Seven steps to effective performance management

Seven steps to effective performance management

Published:

Author: Jayne Flint

Dealing with poor performers is often the area which managers find most challenging. We set out below seven key steps managers should take to ensure they formally manage any performance issues which arise amongst their employees.

1. Carry out a reasonable investigation

The Acas Code of Practice states that before embarking on any formal course of action an employer should carry out an investigation, which should include speaking to the employee and giving them the opportunity to comment on any evidence which highlights the performance concerns. Accurate performance appraisals or previous informal discussions will assist with this process.

It is therefore advisable to keep a written log of previous informal discussions with the employee, to record what attempts have first been made to address the concerns informally.

The investigation may reveal underlying reasons for the performance issues, which the employer will need to consider before deciding on next steps. For example, any issues which are potentially caused by the employer's failure to provide training and/or support should be addressed. Similarly, any indications of ill-health or physical impairment should be investigated further in case the employer needs to consider making any adjustments in cases of disability.

2. Hold a formal meeting

If there is no underlying reason or obvious explanation for the performance issues a formal meeting should be arranged. The employee should be notified, in writing, of the shortcomings in their performance and be given a summary of relevant information and any relevant documents which support the concerns raised. The employee should also be warned of the possible consequences if performance is found to have fallen short of the required standard.

The employee does not have the right to be accompanied at an investigatory meeting, but does have the right to be accompanied at a formal meeting that could result in disciplinary action being taken including any capability warning.

At the meeting, both employer and employee should explain their case and explore the cause of the underperformance as well as determining what, if any, remedial action can be taken. If the underperformance is established then a formal warning can be issued.
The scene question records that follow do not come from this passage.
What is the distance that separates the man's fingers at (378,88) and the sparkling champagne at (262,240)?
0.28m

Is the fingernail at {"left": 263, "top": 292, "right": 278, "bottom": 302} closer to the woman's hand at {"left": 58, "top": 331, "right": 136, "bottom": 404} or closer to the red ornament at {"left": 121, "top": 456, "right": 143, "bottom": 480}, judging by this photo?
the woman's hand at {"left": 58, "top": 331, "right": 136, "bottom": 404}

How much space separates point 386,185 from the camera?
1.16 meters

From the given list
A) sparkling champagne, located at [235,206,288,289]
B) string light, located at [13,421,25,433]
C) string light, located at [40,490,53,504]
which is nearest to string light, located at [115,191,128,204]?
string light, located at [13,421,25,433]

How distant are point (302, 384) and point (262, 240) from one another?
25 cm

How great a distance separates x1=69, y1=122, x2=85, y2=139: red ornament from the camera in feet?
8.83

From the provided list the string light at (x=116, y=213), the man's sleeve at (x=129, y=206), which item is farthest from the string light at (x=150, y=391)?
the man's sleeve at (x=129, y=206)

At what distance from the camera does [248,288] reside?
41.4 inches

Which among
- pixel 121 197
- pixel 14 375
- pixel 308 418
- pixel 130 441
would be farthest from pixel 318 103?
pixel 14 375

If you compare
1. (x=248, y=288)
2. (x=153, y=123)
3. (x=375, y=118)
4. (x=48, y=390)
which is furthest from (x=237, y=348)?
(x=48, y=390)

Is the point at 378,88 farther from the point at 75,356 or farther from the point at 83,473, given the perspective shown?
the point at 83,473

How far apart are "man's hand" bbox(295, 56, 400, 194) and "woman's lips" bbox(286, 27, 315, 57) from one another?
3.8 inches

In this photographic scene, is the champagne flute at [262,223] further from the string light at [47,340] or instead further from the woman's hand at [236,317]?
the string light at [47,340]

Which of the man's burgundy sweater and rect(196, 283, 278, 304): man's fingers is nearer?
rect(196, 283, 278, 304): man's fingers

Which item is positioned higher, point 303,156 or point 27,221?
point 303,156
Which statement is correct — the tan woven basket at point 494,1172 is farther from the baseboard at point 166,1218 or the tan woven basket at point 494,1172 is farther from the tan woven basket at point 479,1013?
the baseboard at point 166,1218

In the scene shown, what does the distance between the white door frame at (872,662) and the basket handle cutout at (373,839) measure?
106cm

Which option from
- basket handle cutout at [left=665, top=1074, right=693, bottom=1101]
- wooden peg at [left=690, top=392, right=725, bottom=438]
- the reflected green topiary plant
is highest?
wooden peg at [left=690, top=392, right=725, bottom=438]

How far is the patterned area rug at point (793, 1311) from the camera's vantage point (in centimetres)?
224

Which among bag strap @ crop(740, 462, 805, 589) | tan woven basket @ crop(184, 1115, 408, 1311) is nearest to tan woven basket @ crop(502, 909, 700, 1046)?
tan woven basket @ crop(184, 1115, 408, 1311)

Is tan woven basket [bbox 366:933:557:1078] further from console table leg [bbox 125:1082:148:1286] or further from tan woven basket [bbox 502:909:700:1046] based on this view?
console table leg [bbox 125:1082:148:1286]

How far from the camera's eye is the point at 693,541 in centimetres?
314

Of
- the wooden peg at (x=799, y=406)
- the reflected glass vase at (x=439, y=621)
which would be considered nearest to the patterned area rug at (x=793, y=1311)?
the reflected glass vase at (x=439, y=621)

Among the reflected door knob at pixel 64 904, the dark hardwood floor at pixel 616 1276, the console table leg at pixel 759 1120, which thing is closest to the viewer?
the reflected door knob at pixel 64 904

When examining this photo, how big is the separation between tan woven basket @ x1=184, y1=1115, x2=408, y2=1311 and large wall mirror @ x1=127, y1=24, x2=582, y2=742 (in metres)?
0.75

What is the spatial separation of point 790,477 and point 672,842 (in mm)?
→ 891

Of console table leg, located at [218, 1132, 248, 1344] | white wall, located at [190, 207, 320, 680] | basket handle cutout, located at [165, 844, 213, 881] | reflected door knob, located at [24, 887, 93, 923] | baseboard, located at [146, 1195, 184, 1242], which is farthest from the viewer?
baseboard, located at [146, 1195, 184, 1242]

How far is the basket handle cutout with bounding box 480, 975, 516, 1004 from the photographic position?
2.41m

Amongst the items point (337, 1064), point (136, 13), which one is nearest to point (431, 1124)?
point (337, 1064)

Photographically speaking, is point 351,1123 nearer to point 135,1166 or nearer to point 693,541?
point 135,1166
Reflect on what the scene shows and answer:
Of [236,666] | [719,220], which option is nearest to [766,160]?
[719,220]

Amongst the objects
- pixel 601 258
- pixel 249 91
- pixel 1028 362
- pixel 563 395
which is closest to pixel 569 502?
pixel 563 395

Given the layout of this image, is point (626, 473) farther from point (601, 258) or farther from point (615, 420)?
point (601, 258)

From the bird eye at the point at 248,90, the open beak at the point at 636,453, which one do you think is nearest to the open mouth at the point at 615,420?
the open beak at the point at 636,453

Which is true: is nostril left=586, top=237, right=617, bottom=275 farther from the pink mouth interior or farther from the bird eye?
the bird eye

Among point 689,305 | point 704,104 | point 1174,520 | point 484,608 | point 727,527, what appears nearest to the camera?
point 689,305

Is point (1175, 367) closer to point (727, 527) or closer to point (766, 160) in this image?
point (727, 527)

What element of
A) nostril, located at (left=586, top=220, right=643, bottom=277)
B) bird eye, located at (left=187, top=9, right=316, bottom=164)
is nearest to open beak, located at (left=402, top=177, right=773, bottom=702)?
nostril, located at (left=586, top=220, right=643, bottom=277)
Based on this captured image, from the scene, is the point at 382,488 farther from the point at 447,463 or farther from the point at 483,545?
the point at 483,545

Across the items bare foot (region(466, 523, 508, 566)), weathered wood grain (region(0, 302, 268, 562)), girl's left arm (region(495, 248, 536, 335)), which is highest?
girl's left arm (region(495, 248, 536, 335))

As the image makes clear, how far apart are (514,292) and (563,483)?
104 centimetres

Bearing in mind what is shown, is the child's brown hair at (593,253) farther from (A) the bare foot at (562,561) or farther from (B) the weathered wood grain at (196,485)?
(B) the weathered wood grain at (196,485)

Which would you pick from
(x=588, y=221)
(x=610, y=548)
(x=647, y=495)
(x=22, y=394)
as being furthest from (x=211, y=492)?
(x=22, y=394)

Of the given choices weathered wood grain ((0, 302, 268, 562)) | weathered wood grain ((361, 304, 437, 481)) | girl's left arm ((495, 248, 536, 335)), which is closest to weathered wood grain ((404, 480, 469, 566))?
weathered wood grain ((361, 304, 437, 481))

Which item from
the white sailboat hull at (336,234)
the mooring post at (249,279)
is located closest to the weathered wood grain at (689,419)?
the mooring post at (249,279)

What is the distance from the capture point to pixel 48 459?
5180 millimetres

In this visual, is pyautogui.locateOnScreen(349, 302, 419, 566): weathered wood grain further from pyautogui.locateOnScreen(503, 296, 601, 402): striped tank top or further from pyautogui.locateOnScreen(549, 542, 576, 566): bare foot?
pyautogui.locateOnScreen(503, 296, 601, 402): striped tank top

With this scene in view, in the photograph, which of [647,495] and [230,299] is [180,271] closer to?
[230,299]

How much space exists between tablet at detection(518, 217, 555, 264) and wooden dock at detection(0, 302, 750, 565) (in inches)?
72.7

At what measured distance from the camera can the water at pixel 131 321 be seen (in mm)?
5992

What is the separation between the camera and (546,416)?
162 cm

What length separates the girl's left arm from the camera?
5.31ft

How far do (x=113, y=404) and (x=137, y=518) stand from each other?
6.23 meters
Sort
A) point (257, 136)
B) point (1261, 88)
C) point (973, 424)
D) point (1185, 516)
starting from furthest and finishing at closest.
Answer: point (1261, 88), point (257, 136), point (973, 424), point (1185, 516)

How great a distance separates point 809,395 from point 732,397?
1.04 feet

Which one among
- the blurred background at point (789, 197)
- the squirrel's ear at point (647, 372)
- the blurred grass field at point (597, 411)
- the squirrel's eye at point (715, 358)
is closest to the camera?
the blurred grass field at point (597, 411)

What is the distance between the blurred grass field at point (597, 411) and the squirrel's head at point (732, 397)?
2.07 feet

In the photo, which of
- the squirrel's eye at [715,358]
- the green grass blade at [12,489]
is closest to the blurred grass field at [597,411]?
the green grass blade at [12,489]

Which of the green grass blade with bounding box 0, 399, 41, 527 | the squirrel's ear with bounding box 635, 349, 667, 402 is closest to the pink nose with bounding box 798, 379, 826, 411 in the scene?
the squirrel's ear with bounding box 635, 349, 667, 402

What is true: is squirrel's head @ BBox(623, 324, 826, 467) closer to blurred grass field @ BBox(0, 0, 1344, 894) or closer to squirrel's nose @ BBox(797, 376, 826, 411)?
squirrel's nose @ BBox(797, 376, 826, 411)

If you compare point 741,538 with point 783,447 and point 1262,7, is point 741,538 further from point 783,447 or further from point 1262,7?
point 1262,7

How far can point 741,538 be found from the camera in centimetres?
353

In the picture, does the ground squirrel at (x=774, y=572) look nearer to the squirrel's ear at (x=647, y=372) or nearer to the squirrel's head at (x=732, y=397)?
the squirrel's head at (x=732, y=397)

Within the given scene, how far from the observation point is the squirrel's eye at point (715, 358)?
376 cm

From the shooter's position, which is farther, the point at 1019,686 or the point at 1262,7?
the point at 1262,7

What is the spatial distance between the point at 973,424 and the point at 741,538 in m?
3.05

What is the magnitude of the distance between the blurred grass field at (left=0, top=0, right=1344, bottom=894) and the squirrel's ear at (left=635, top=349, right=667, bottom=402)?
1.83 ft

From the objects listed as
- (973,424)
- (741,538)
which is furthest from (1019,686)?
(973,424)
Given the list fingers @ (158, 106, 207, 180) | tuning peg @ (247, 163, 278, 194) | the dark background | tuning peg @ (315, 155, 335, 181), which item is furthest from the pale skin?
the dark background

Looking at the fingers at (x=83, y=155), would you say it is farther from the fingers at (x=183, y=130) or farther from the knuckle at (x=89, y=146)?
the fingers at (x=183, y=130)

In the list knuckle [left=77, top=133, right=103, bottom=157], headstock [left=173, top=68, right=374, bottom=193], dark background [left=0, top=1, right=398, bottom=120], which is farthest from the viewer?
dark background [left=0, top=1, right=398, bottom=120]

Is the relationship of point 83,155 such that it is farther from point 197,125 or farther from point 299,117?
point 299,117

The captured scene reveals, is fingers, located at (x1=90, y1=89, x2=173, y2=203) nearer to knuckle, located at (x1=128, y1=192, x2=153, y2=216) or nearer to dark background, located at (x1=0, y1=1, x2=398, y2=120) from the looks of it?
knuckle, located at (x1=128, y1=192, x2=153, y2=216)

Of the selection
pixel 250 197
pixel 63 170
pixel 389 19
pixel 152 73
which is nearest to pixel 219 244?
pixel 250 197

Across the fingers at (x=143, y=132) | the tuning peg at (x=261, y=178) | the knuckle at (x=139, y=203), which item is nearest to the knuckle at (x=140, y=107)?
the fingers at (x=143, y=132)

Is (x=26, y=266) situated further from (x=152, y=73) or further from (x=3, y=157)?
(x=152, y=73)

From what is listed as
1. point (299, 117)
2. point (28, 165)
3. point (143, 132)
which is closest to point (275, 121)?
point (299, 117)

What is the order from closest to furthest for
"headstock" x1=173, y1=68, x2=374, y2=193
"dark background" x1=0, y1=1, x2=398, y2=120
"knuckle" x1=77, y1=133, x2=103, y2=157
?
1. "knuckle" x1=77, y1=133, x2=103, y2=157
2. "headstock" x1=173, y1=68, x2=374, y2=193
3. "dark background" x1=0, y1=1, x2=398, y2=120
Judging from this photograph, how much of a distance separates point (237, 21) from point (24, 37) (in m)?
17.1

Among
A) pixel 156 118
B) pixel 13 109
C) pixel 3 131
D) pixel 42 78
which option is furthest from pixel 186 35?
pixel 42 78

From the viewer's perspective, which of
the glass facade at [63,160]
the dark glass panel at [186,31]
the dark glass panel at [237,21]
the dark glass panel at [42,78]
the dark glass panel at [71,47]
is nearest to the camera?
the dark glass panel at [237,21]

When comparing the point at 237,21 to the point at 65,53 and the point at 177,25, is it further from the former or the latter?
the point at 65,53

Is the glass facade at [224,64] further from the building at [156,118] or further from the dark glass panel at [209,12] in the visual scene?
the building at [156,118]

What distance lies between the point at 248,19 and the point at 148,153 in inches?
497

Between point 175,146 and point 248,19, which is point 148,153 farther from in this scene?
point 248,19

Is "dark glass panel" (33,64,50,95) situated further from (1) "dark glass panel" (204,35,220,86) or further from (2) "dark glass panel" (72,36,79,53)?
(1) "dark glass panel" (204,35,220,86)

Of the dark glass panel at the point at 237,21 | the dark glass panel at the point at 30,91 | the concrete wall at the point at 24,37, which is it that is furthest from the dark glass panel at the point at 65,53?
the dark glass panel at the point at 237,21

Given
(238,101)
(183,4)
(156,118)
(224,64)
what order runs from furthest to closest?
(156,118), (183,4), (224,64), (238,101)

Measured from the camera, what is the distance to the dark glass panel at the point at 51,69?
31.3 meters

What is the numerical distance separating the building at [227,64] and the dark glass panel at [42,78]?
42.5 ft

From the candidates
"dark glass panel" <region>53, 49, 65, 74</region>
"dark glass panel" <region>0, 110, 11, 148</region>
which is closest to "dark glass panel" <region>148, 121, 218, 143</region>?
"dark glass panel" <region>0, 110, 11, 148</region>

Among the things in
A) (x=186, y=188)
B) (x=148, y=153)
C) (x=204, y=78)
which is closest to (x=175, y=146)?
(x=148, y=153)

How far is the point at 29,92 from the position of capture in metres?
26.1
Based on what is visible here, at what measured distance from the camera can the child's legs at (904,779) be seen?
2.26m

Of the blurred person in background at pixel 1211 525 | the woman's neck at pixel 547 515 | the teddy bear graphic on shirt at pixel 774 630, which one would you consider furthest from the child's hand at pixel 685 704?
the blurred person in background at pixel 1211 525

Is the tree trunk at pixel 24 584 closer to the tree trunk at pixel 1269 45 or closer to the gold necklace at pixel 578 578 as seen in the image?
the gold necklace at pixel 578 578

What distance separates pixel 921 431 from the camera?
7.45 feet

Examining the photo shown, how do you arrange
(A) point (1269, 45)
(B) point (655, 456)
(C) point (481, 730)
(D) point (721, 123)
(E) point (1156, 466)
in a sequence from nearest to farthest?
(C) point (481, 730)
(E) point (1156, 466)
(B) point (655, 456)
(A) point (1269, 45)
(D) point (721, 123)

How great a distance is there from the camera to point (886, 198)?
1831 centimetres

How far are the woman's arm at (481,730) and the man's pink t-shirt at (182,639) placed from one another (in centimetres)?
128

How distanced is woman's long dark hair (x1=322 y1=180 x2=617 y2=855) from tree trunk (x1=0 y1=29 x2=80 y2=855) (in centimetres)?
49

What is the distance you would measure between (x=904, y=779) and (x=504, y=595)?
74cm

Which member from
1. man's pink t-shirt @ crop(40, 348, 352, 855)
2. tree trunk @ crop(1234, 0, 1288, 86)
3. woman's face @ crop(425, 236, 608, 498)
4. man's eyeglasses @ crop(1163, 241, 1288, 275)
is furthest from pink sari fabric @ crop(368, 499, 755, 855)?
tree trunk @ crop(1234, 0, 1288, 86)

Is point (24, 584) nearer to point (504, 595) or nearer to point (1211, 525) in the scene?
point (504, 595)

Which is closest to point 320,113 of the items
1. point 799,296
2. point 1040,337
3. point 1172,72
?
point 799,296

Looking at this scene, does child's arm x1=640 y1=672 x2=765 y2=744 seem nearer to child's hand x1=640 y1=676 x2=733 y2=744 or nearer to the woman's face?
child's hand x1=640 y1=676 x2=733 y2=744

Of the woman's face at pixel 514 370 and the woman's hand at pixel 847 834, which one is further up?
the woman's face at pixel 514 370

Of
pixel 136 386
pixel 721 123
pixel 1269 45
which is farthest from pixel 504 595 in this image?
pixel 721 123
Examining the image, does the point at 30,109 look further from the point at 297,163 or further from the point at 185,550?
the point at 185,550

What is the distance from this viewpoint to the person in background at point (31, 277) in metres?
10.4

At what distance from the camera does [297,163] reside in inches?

The non-statutory Acas guide refers to first written warnings in poor performance cases as "improvement notes" and the Acas Code recommends that at least two warnings are given before an individual is dismissed for poor performance. Clear reasonable objectives should also be set for the employee to achieve within a reasonable period of time and the employee should be warned about what will happen if those objectives are not met. The employee should be notified in writing of the outcome of the meeting and their right of appeal.

3. Give the employee the chance to improve

How much time needs to be given to the employee to achieve the set objectives will depend on the circumstances and the role in question. If a capability procedure provides for a certain timescale for improvement, this should be adhered to. In the absence of such timescales, the quality and length of the employee's past service may be a relevant, as will the extent of the underperformance.

4. Offer training and support

As well as setting the objectives, the employer should also offer appropriate support or training to help the employee to meet the required standard. This could include regular monitoring of the employee's performance, additional supervision or providing extra resources.

5. Review progress

It is important that the employer diarises the period given to the employee for improvement and any agreed dates for review or monitoring of the employee's progress to ensure that these are met.

6. Establish a reasonable belief

In the event that the employee's performance does not improve despite repeated warning and support, an employer may then consider dismissing the employee on grounds of capability. An employer will have to show that it had a reasonable belief in the employee's incompetence when it took the decision to dismiss so there must be clear evidence of the poor performance and a lack of sufficient improvement despite the support offered to the employee.

7. Consider alternatives

Whilst there is no absolute obligation on an employer to consider alternative employment or demotion before taking the decision to dismiss, it may be unreasonable not to do so depending on the size and administrative resources of the employer.

Disclaimer

This document is for informational purposes only and does not constitute legal advice. It is recommended that specific professional advice is sought before acting on any of the information given.